Collisions between major vessels are rare, but when circumstances conspire, even the most advanced technology and anti-collision systems cannot prevent accidents, experts said.
A US warship and oil tanker collided at 5.24am yesterday in the Singapore Strait, sparking a massive search for 10 US sailors who are still missing at sea. The accident also raised questions on how vessels equipped with sophisticated technology were unable to avert the mishap.
Maritime expert Collin Koh of the S. Rajaratnam School of International Studies at the Nanyang Technological University said a ship like the the US guided-missile destroyer USS John S. McCain would have not just the primary air and surface surveillance and fire control radar systems, but also the usual navigational radar system.
The Liberian-flagged merchant vessel Alnic would have been similarly equipped with monitoring systems, other experts said.
The Straits Times understands that the Maritime and Port Authority of Singapore (MPA) also has a monitoring system for vessels entering the Singapore Strait.
It is unclear if the system had detected a potential collision. Human error also cannot be ruled out.
Mr Koh noted though that the usual procedure is for crew to not just rely on radars, but also on lookouts who scan the various areas, especially blind spots, for any potential collision hazards nearby.[embed]https://www.youtube.com/watch?v=_YEhwnuXo8U[/embed]
A spokesman for the London-based International Maritime Bureau (IMB) told The Straits Times that navigating through the Singapore Strait - one of the busiest sea lanes in the world - is challenging, even for experienced crew.
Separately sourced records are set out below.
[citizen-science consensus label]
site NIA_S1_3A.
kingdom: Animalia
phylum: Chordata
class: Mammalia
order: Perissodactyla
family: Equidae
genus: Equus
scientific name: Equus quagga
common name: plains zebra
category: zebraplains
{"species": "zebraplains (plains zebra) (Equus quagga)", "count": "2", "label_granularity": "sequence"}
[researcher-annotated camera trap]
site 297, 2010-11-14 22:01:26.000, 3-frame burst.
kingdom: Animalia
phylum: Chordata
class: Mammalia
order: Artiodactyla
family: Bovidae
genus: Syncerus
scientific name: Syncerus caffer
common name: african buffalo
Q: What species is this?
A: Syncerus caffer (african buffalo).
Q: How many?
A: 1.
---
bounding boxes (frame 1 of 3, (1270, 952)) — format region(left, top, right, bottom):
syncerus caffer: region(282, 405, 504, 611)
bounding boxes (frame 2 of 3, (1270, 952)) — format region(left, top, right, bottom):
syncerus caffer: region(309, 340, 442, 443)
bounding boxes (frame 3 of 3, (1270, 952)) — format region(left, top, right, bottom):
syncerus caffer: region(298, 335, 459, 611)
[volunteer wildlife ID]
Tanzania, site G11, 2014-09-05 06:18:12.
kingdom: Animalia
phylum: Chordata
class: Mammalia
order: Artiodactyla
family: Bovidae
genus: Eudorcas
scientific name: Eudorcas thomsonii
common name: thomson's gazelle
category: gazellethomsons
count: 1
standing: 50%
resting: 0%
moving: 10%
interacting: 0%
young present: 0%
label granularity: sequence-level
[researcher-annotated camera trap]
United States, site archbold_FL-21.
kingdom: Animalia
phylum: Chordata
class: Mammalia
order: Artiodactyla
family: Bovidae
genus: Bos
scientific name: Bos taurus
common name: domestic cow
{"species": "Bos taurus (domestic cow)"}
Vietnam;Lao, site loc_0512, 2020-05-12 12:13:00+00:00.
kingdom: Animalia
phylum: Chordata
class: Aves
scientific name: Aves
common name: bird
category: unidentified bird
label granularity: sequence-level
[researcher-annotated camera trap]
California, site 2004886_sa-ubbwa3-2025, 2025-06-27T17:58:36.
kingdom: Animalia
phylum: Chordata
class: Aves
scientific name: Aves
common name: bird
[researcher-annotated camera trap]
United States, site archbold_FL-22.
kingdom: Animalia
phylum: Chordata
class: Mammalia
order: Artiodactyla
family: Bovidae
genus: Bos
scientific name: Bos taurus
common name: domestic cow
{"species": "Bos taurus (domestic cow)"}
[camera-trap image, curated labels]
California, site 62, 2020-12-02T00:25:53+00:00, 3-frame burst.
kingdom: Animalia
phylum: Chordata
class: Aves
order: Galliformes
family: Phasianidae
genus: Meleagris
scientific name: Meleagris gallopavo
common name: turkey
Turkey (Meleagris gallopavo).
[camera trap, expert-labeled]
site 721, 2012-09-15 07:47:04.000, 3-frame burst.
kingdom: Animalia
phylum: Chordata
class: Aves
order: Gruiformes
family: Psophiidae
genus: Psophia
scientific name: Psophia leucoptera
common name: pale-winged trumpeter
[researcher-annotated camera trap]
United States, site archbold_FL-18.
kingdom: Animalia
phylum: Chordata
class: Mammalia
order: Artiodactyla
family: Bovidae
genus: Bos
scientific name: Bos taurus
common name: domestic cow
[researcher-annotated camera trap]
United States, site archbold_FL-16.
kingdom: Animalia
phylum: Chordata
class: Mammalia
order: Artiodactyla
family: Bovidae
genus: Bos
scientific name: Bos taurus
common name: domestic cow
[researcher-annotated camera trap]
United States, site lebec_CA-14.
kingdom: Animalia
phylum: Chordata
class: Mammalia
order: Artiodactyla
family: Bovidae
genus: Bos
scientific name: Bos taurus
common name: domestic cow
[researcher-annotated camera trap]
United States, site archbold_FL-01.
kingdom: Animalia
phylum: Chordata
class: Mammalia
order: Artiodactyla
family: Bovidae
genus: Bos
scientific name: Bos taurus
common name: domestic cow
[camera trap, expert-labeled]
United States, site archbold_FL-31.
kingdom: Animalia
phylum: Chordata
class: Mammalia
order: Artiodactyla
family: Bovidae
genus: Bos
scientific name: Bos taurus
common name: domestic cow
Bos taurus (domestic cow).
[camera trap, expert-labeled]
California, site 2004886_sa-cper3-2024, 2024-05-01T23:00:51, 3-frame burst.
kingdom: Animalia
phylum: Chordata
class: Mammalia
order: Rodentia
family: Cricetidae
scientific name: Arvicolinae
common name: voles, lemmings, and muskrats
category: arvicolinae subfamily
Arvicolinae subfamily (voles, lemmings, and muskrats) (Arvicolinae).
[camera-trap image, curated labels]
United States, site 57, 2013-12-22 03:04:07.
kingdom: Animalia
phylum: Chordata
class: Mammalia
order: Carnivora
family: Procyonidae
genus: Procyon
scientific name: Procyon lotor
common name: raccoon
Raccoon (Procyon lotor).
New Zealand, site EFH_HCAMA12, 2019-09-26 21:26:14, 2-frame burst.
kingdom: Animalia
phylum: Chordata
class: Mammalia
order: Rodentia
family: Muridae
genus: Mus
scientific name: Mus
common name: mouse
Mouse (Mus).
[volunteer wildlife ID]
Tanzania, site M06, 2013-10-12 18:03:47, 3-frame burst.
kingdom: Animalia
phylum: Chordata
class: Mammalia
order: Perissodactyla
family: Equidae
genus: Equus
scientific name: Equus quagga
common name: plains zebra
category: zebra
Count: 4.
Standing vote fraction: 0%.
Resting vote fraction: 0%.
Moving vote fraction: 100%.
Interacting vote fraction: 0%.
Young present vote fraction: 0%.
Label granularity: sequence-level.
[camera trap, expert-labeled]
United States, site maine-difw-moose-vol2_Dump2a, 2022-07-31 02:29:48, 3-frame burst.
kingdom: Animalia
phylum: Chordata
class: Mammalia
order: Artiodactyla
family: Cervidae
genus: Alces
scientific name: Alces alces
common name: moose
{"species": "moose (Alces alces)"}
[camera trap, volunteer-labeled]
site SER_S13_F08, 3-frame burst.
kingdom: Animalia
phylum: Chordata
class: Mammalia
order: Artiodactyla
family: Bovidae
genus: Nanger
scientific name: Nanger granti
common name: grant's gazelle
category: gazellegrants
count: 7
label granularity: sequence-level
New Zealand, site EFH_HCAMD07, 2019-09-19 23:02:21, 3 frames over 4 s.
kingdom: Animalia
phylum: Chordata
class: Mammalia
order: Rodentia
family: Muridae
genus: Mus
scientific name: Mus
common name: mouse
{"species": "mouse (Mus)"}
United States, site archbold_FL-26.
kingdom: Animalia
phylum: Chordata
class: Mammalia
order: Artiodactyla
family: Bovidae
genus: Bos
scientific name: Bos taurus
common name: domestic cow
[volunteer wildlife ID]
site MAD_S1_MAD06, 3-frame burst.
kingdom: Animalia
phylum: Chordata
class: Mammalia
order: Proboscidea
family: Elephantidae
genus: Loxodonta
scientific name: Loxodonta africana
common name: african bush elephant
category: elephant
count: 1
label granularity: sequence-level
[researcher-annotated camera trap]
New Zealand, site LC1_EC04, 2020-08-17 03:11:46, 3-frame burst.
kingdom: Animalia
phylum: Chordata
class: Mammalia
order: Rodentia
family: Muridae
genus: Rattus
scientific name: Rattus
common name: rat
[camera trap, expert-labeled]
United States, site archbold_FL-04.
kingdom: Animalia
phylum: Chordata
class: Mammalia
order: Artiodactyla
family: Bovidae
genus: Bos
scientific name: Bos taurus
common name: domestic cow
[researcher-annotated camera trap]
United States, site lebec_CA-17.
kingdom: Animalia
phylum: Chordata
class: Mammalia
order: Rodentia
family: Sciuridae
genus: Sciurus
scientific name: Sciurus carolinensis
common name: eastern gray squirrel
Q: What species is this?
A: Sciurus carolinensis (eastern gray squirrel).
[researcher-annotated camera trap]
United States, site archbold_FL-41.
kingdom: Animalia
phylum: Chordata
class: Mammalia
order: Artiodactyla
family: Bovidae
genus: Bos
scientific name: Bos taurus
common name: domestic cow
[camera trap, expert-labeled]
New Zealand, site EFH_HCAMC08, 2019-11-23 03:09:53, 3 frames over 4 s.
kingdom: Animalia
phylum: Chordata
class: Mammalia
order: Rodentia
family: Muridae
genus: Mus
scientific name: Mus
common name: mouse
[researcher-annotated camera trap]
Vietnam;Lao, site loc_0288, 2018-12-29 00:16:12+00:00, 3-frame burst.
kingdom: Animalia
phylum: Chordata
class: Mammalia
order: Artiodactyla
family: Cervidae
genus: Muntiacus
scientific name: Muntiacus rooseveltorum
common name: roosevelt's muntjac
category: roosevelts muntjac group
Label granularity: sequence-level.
Even during the early hours, the area is busy with vessels of various sizes, from small trawler and medium-sized coastal tankers to supertankers.
Mr Koh said: "At such hours when it is about first light, the crew will still need to exercise caution since the visibility may not be all clear."
Experts added that even when a collision is known to be imminent, it is not always possible for a disaster to be averted, especially when big ships are involved.
The IMB spokesman said: "There are many variables at play here, including the size of a ship, how fast it is going, how deep it is and the flow of the currents. It can take a considerable amount of time for a ship to come to a stop."
The investigations, being led by the MPA, will look into all these factors, including whether the crew on board both vessels were aware that a collision was imminent.
This was the second accident involving the US Navy's 7th Fleet in recent months.
In June, seven sailors died when the USS Fitzgerald collided with a container ship off Japan. The US vessel's captain was stripped of his command after the navy found that flaws in keeping watch could have contributed to the accident, it has been reported.